The service grew. Not in features, in resident memory. It started a deploy at a comfortable 200MB and, left alone, would be over a gigabyte by the end of the week. Then it got OOM-killed, restarted clean at 200MB, and began the climb again. A sawtooth on the memory graph, which is the unmistakable signature of a leak being papered over by a restart.
The thing about a slow leak is it's never the code you're currently looking at. It's something that was written months ago, works correctly, passes its tests, and quietly hoards. Mine was a map.
Someone, possibly me, had added a small in-process cache to avoid recomputing an expensive lookup for the same key twice in a request. It looked like this, more or less:
var seen = map[string]Result{}
func lookup(key string) Result {
if r, ok := seen[key]; ok {
return r
}
r := expensiveLookup(key)
seen[key] = r
return r
}
Read that and the bug is obvious in hindsight. Things go into seen. Nothing ever comes out. It isn't a cache, it's a permanent record of every distinct key the process has handled since it started. The keys were request-scoped identifiers, near enough unique per request, so the map grew by roughly the request rate, forever. A cache with a hit rate of essentially zero and a memory cost of everything.
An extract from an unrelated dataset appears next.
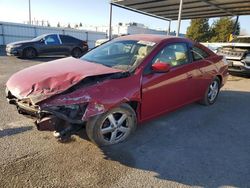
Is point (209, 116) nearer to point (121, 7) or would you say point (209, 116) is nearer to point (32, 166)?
point (32, 166)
The reason it survived review and testing is that in any single request, or any short test run, the cache works perfectly. You hit the same key twice in one request, you get the cached value, the test passes, everyone's happy. The unboundedness only shows up over days, across millions of distinct keys, which no test exercises.
The fix was to stop pretending it was a cache when it had no eviction. The keys were only useful within a single request, so the cache should live and die with the request rather than with the process. I moved it out of the package-level variable and into a per-request struct that gets garbage collected when the request finishes:
type request struct {
seen map[string]Result // lives as long as the request, no longer
}
The right tool when you genuinely want a process-lifetime cache is one with a bound and an eviction policy: an LRU with a size cap, or entries with a TTL, something that promises to forget. A bare map promises only to remember, and a thing that only remembers will, given enough time, remember you right out of memory.
The general lesson, the one I keep writing on the inside of my skull: any collection that's written to from a long-lived path needs an answer to "what removes from this?" If the answer is "nothing", you haven't built a cache. You've built a slow leak with good intentions.